Jon Krampner was born in the early 1950's in New York City. He grew up in Brooklyn, where he attended Berkeley Institute, Ditmas Junior High School and Erasmus Hall High School.
He got an A.B. in English Lit. from Occidental College in Los Angeles and an M.A. in journalism from the University of Wisconsin-Madison. He spent the Carter administration getting fired from small and undistinguished newspapers across the West: The Texarkana Gazette (the only one that he quit), the Las Vegas Sun, the Ely (Nev.) Daily Times, and the Sonora (Cal.) Daily Union Democrat (known by its acronym, the Dud).
In the '80's, he moved to Los Angeles to work for six years in the public information office of the University of Southern California, the longest he ever lasted at a 9 to 5 job.
After six years at USC, he quit. For two years he bounced around and did a little freelance writing, then took a part-time job teaching English as a Second Language in the adult division of the Los Angeles Unified School District. He held this position for more than 25 years, retiring in 2015.
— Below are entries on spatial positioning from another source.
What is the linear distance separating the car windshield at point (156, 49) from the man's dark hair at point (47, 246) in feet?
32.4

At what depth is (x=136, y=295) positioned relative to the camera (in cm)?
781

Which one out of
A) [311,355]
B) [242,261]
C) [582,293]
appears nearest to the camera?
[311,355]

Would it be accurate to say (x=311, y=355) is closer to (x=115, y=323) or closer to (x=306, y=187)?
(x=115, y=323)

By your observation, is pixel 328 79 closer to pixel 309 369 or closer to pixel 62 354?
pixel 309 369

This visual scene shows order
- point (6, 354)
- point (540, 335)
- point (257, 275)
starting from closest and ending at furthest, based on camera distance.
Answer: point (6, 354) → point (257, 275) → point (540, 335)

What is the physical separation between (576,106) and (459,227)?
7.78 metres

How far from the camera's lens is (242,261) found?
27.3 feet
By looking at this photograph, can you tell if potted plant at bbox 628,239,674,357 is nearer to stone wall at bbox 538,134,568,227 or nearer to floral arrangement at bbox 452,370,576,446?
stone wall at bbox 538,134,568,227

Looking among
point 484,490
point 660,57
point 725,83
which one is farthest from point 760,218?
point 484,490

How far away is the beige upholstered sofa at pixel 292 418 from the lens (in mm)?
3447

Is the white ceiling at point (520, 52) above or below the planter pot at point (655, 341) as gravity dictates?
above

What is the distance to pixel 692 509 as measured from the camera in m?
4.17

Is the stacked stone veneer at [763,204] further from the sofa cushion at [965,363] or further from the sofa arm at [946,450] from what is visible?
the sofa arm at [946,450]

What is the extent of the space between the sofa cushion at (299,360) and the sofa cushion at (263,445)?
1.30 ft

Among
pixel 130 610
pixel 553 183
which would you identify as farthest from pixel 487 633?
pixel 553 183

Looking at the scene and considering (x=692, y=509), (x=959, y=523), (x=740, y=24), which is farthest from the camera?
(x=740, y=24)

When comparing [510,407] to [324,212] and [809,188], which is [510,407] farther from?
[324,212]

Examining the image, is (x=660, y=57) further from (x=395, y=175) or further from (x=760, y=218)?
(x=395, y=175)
Teaching ESL provided him with the economic basis to produce his critically esteemed but non-bestselling books, The Man in the Shadows: Fred Coe and the Golden Age of Television (Rutgers University Press, 1997), Female Brando: The Legend of Kim Stanley (Watson-Guptill/Backstage Books, 2006) Creamy and Crunchy: An Informal History of Peanut Butter, the All-American Food (Columbia University Press, 2013) and Joe Wilson: What He Didn't Find in Africa (a 9,000-word eBook, 2015).
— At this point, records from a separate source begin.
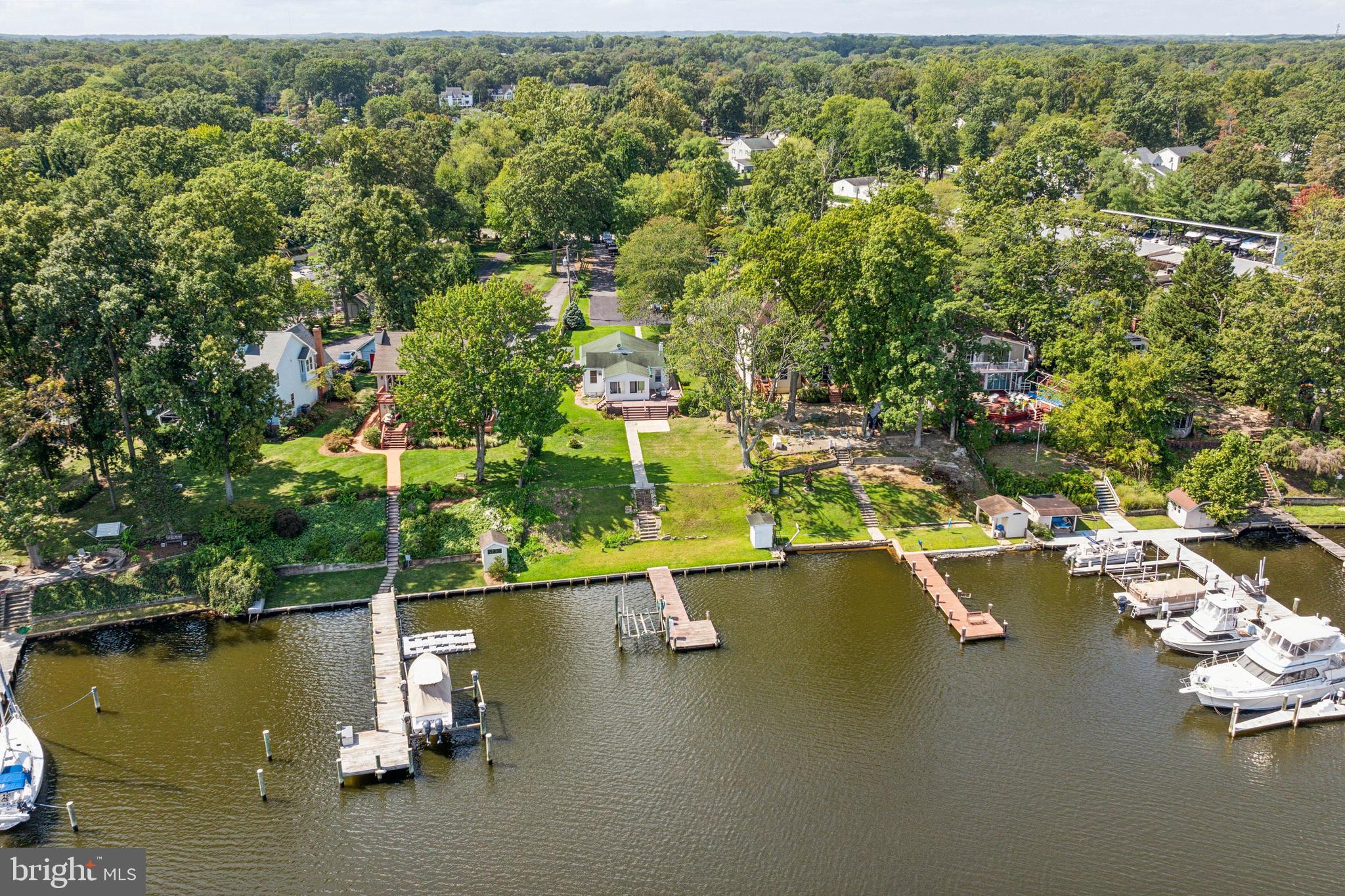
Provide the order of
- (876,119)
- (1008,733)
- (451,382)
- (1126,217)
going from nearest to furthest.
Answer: (1008,733) < (451,382) < (1126,217) < (876,119)

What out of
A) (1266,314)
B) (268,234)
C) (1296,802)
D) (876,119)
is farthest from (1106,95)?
(1296,802)

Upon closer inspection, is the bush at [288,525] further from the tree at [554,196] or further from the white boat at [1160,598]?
the tree at [554,196]

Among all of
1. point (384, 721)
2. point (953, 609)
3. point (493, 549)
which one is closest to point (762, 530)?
point (953, 609)

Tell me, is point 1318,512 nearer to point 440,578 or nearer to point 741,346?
point 741,346

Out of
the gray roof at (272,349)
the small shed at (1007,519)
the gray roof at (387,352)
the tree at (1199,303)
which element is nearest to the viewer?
the small shed at (1007,519)

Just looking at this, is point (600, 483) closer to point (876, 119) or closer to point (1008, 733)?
point (1008, 733)

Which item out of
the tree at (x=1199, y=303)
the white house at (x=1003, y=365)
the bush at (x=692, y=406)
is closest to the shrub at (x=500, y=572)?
the bush at (x=692, y=406)
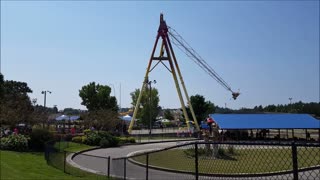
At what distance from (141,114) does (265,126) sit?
147 feet

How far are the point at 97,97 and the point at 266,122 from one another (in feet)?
139

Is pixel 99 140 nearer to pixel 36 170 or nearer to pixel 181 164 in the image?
pixel 181 164

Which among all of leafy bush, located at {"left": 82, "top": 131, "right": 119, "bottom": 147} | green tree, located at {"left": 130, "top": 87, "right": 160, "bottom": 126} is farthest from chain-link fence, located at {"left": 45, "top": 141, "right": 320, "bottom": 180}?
green tree, located at {"left": 130, "top": 87, "right": 160, "bottom": 126}

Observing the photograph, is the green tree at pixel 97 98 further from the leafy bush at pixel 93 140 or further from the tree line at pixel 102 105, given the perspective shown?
the leafy bush at pixel 93 140

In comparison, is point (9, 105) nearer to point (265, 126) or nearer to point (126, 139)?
point (126, 139)

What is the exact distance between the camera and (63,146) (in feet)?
106

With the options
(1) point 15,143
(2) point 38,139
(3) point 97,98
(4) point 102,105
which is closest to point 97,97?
(3) point 97,98

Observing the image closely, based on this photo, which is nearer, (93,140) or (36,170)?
(36,170)

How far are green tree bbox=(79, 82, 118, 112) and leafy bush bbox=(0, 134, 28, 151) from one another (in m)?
49.1

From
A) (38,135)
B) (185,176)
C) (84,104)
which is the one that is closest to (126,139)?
(38,135)

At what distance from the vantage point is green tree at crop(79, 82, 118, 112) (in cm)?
7844

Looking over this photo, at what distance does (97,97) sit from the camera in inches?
3100

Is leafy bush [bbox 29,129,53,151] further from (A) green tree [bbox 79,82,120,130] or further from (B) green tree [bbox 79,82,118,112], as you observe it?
(B) green tree [bbox 79,82,118,112]

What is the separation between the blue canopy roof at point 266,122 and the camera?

His latest book, Ernest Lehman: The Sweet Smell of Success, is being published by the University Press of Kentucky on September 27, 2022.
Excellent book on a gifted, flawed, and largely forgotten talent and his impact on a short but pivotal time in modern culture. Well researched and delightfully readable, the author beautifully interweaves the facts about Fred Coe with the fictional stories he created and how the drama in his life reverberated and resonated in the drama he created in the studio, the stage, and the screen.
This was a totally solid biography and probably the best possible for the subject. It’s unfortunate that there isn’t more available record about Coe’s thinking about his own work, and seemingly less about his weird attachment to his first wife long after leaving her and then later leaving his second wife too. As the introduction indicates, the fact that Coe appeared to take no notes and keep no journals makes insight into him difficult and it makes for a pretty slim volume. Also unfortunate is the repeated comparisons to DW Griffith, a comparison that ages pretty poorly. Still an interesting read about a fascinating era!
There are a lot of books about the history of the film industry, collections of greatest movies, etc.
Not so much about the past of television, and even fewer about those responsible for TV content in its infancy.
That's why this book about the not-very-well-known Fred Coe and his role in live television is so important to anyone who wants a more comprehensive understanding of the entire entertainment industry.
The writing is outstanding and the research thorough. If you are an entertainment industry buff with a taste for the offbeat but fascinating, make time ofr this book. You'll enjoy it immensely and learn a few things you didn't know about how the industry works.